Так постепенно мы приблизились к пониманию смысла событий, происшедших в Кане. «Избыток» — это Божий знак. Щедрость, дарующую избыток, мы видим и в умножении хлебов, и в других чудесных событиях — вся история спасения человека строится на ней, ибо Господь щедро раздает Себя во спасение человека, этого слабого создания. Щедрость — воплощение Его Славы. «Избыток», дарованный Им в Кане, — это знак начала Божией трапезы, на которую Он призвал человека, трапезы, главное даяние которой Он Сам. Свадьба в Кане, таким образом, становится символом мессианского часа: с пришествием Иисуса пробьет час венчания Бога со Своим народом, и этот час настал. То, чему суждено воплотиться в последние времена, зачинается уже здесь и сейчас.

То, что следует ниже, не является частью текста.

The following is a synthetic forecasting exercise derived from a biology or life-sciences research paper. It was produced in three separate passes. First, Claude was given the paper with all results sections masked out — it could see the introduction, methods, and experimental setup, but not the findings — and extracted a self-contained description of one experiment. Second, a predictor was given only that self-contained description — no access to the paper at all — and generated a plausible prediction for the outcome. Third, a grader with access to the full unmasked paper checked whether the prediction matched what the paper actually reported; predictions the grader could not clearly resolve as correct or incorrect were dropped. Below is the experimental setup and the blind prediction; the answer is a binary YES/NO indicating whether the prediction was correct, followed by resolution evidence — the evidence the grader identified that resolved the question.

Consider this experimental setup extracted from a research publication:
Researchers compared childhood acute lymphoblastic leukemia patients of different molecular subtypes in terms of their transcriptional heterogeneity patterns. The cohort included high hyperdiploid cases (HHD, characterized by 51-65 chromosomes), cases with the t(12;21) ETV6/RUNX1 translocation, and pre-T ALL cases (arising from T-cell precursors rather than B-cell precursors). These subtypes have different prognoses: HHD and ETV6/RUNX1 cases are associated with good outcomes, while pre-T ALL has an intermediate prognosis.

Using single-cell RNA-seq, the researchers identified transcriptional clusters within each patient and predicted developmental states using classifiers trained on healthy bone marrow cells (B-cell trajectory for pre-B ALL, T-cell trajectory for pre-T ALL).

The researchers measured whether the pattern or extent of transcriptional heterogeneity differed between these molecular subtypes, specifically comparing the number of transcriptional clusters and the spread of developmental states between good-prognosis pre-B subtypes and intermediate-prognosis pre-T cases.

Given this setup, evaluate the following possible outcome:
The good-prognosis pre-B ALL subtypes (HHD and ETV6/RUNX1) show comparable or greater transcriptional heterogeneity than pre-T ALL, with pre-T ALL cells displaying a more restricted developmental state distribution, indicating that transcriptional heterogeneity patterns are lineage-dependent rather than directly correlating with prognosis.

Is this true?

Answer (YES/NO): NO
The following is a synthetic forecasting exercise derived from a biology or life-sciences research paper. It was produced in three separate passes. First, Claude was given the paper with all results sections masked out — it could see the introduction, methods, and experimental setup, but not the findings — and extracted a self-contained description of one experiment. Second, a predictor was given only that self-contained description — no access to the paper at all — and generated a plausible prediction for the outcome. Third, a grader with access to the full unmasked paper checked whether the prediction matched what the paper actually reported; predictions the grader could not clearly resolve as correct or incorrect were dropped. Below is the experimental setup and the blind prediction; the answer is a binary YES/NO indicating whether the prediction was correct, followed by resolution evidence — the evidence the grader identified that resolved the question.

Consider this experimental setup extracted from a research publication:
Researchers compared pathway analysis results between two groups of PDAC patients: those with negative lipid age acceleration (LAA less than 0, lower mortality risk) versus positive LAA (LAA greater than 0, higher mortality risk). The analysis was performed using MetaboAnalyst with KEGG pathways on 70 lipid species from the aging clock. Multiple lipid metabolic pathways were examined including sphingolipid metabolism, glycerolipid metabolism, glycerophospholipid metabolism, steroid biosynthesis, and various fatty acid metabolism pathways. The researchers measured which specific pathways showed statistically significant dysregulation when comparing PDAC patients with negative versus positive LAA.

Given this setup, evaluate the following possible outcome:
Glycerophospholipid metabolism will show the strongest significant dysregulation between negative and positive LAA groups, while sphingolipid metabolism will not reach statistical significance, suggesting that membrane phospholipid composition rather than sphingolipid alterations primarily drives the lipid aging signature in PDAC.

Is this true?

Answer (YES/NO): NO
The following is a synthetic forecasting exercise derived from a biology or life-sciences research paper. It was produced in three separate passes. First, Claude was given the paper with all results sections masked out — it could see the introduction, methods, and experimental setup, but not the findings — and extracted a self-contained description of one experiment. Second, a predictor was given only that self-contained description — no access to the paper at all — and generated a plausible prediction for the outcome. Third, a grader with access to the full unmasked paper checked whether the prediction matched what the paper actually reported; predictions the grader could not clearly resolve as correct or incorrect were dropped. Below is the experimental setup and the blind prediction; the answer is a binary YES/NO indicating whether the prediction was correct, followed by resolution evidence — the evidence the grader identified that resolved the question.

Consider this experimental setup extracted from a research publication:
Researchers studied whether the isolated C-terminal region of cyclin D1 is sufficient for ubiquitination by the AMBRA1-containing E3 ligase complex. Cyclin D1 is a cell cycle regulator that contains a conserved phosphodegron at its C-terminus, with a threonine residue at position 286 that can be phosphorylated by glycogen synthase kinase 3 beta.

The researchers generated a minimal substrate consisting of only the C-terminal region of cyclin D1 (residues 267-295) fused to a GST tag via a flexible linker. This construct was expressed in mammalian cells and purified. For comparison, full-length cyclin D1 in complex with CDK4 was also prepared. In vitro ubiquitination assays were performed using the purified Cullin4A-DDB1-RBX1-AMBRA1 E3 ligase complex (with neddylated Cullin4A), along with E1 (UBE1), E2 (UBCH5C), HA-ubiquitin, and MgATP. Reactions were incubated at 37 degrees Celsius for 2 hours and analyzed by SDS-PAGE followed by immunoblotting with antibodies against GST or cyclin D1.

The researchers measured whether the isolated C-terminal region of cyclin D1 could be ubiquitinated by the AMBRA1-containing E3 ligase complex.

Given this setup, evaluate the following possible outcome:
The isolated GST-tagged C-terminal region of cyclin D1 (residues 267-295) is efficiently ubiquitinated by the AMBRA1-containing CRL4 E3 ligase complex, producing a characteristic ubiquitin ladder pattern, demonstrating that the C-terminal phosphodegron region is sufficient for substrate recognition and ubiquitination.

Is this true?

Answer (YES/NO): YES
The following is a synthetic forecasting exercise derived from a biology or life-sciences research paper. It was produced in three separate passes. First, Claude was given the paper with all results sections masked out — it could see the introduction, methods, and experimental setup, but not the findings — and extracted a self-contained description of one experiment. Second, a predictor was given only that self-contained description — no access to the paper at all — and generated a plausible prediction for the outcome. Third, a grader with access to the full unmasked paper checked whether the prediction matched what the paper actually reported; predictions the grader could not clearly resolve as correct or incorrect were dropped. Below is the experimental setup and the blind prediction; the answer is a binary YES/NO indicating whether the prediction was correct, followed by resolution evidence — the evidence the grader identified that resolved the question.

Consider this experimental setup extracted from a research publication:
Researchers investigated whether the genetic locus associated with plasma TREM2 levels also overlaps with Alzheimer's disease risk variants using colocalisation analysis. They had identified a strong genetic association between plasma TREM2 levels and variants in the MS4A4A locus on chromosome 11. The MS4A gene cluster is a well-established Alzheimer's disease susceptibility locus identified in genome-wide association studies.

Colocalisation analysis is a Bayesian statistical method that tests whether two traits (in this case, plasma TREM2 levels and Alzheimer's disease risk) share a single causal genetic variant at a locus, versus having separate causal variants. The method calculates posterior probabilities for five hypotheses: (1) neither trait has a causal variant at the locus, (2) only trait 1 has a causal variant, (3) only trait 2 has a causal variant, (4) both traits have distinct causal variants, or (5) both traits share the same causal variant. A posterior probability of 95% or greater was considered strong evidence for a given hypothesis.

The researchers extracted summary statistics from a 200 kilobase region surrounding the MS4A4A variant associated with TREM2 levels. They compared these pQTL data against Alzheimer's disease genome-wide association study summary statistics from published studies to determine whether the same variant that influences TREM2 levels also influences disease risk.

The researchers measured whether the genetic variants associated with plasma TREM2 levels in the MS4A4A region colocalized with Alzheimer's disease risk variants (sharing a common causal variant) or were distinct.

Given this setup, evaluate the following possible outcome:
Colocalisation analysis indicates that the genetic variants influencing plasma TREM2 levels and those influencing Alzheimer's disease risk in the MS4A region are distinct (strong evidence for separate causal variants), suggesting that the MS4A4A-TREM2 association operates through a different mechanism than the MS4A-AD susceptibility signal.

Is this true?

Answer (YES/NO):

В этом смысле история о свадьбе в Кане Галилейской перекликается с тем, что сообщает нам евангелист Марк, рассказывающий о вопросе, заданном Иисусу учениками Иоанновыми и фарисейскими: «Почему ученики Иоанновы и фарисейские постятся, а Твои ученики не постятся?» (Мк 2:18). На это Иисус ответил: «Могут ли поститься сыны чертога брачного, когда с ними жених?» (Мк 2:19). Иисус называет здесь Себя «женихом» предреченного брачного союза Бога со Своим народом и тем самым указывает на то, что Его тайна есть тайна Бога. В Нем соединятся Бог ы человек, в Нем совершится «брачный пир», который, однако, прежде должен пройти через испытание Крестом, — на это Иисус обращает особое внимание в Своем ответе, когда говорит о том, что настанут дни и «отнимется у них жених» (Мк 2:20).
Есть еще два важных аспекта канской истории, на которых необходимо остановиться, чтобы понять, насколько возможно, всю глубину заложенного в ней христологического содержания: это «самораскрытие» Иисуса, происходящее в этой сцене, и Его открывающаяся Слава. Вода, предназначенная для ритуального омовения, превращается в вино, становится знаком дарования радости брачного пира. Этот символический жест указывает отчасти на исполнение Закона, ибо Иисус и пришел его исполнить.
Закон не отрицается, не игнорируется, но претворяется в полном соответствии с заключенным в нем внутренним ожиданием. Ведь омовение остается в конечном счете лишь ритуалом, жестом надежды. Оно остается «водой», как остается «водой» всякое самостоятельное действие человека перед Богом. Никакое ритуальное омовение само по себе никогда не приблизит человека к Богу, никогда не сделает его по-настоящему чистым перед Богом. Вода обращается в вино. К стараниям человека добавляется даяние Бога, Который дарит Сам Себя — дарит праздник радости, ставший возможным только благодаря присутствию Бога и Его дарам.
В исторической науке, изучающей религию, принято считать, что история чуда в Кане имеет параллели в дохристианском мире и соотносима с мифом о Дионисе, который, по преданию, открыл виноградную лозу и обращал воду в вино, что воспринималось как мистическое действо, принявшее впоследствии литургическую форму. Великий иудейский богослов Филон Александрийский дал иное толкование чудесного обращения воды в вино, не связанное с мифологической традицией: истинным источником вина, утверждает он, был Божественный Логос, именно Он дарует нам радость, сладость и веселье истинного вина. При этом Филон ставит в центр своего богословия Логоса Мелхиседека, который принес хлеб и вино (Быт 14:18): Мелхиседек и есть Логос, который действует среди нас и приносит нам в дар то, без чего невозможно человеческое бытие, и потому он предстает одновременно как священник, творящий вселенскую литургию (Barrett, 211 f.).
Едва ли Иоанн, повествуя о чуде в Кане, сознательно связывал его с историей Мелхиседека — такое предположение представляется более чем сомнительным. Но поскольку Сам Иисус, раскрывая смысл Своего посланничества, отсылает к Псалму 109, в котором возникает тема священнического служения Мелхиседека (Пс 109:4), поскольку Послание к Евреям, теологически близкое к Евангелию от Иоанна, содержит в себе развернутое изложение сути священнического служения «по чину Мелхиседека» (Евр 7), то есть содержит в себе основы богословия Мелхиседека, поскольку Иоанн представляет Иисуса как Воплощение Слова Божия — как Самого Бога и поскольку, наконец, Господь даровал хлеб и вино как знаки Нового Союза-Завета, то мы вполне имеем право рассматривать историю чуда в Кане в широком контексте, позволяющем увидеть в канских событиях черты мистерии Логоса и творимой Им вселенской литургии, внутри которой происходит полное перерождение дионисийского мифа, обнажающее его сокровенный истинный смысл.